A Glimpse of Tennis Future: Rafa Goes Down

Sure, you don’t expect Rafa Nadal to lose in the fourth round only a few weeks after winning his 14th slam. Not to Nick Kyrgios, ranked 144th in the world. Not to a 19-year-old with a racing stripe shaved into his head. Even Kyrgios’s mom said she thought he wouldn’t win. And yet … the real shock is that it wasn’t a shock. Before the match, a friend and I were talking about whether Nadal would match up better against Kei Nishikori or Milos Raonic in the quarterfinals when we stopped ourselves. If he makes it that far, we said. If.
There were the obvious reasons to worry. Rafa isn’t the player on grass that he was when he made five Wimbledon finals in six years (and skipped the tournament the year he didn’t). His troubles are obvious and well catalogued. He seems to have difficulty finding his footing on the fresh, slick surface, especially early on in the tournament.
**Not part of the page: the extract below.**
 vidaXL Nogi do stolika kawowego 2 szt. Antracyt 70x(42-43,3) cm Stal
His high-bouncing topspin forehand is partly neutralized as it skids on the turf. His bad knees make it harder for him to get low. He’s vulnerable to big servers, and his own serve, especially with his back, is less of a weapon than it once was. He’s particularly vulnerable to tall players, who can handle his jumping shots. And he’s vulnerable to players who have nothing to lose. In the past three years, low-ranked, unknown men — the same kind of men who were once terrified even to step onto the same court as the great Nadal — have had an eerie ability to go for the lines and zone.
Kyrgios checked a lot of boxes. He’s 6-foot-4. He has a huge serve and surprisingly good reflexes, and easy, fluid strokes. He isn’t afraid. He’d saved nine match points against Richard Gasquet in the second round. Like the other players who have had the most success against Nadal, he had nothing to prove. He is still a teenager, and he is playing in his first Wimbledon. He spends most of his time on the Challenger circuit.
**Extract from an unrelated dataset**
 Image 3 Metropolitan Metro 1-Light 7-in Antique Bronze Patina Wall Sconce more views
But Kyrgios is different from the players who tend to give Nadal trouble. He projects a faith not only in himself but in the future. He hit 37 aces and 70 winners — 70 winners against Nadal! Some of his shots were stunning, thrilling, irresponsible — but also hit with an ease that projected more confidence than cockiness. At 3-3 in the second set, he flicked his racket behind his back and through his legs and struck a delicate tweener drop shot. What was even more remarkable to me, though, was his reaction. He raised his arms in mock triumph, like I do on the public courts when I catch a lucky net cord. But then he turned around, and he wasn’t smiling. His mouth was set. He was ready for the next point.
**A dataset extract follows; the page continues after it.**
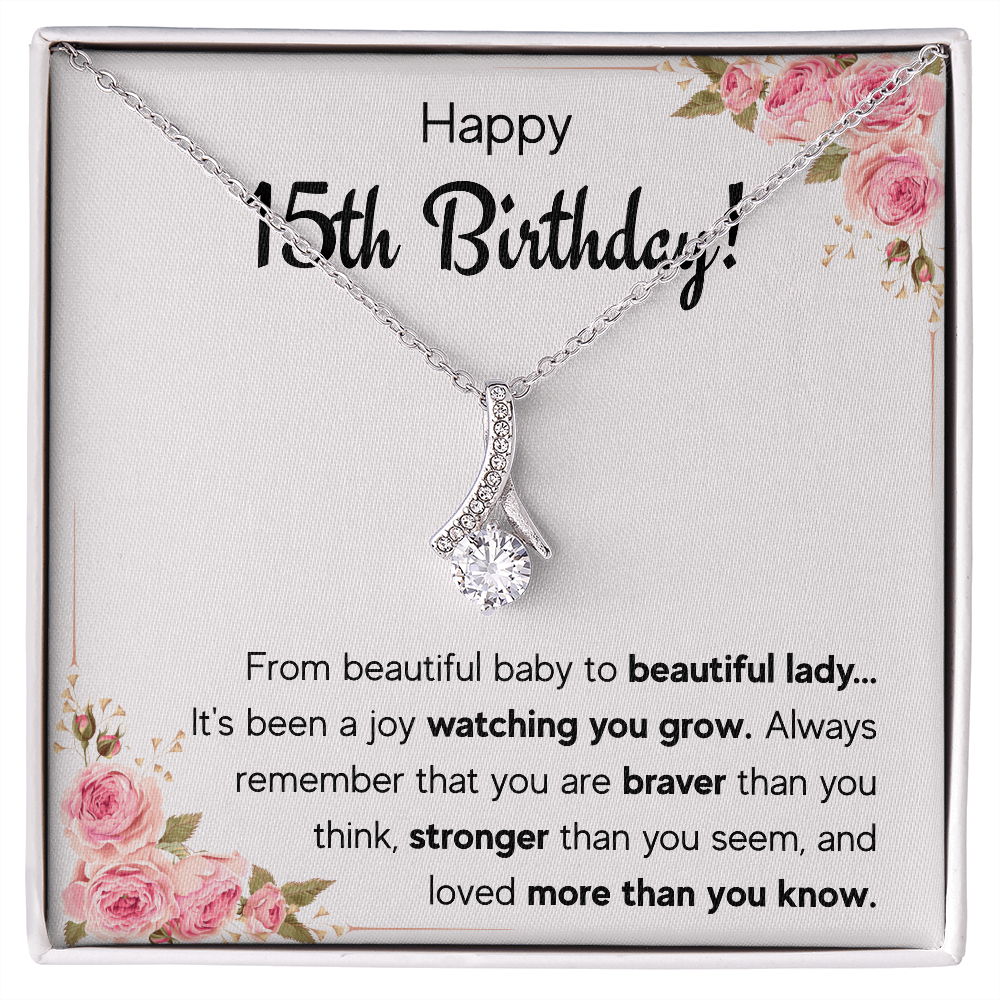 quinceanera jewelry, quinceanera gifts, card,15 year old girl gifts for teen girls for 15th birthday gifts, sweet 15 necklace, fifteen bda - ON CLOUD NINE GIFTS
He came in hyped and justified the hype. He hit service winners at the biggest moments. He moved catlike; he took the ball as if it were a bird. He was surprising everyone but himself. He didn’t have the air of a guy who was playing the best match of his career. He made me think just the opposite: He was playing the kind of match he might play throughout his career. Kyrgios is already playing for posterity, I thought, and Rafa looks tired.
You watch enough tennis — you watch enough of anything — and you recognize patterns, you imagine symmetries, you look for narratives, you see cycles. You know that people age; you’re aging yourself. You remember Rafa beating Federer as a teenager at the 2005 French Open. Federer beating Sampras. You anticipate the end of things and declare new beginnings.
But maybe there’s a better way to watch. Maybe the best thing to do is to let yourself be surprised.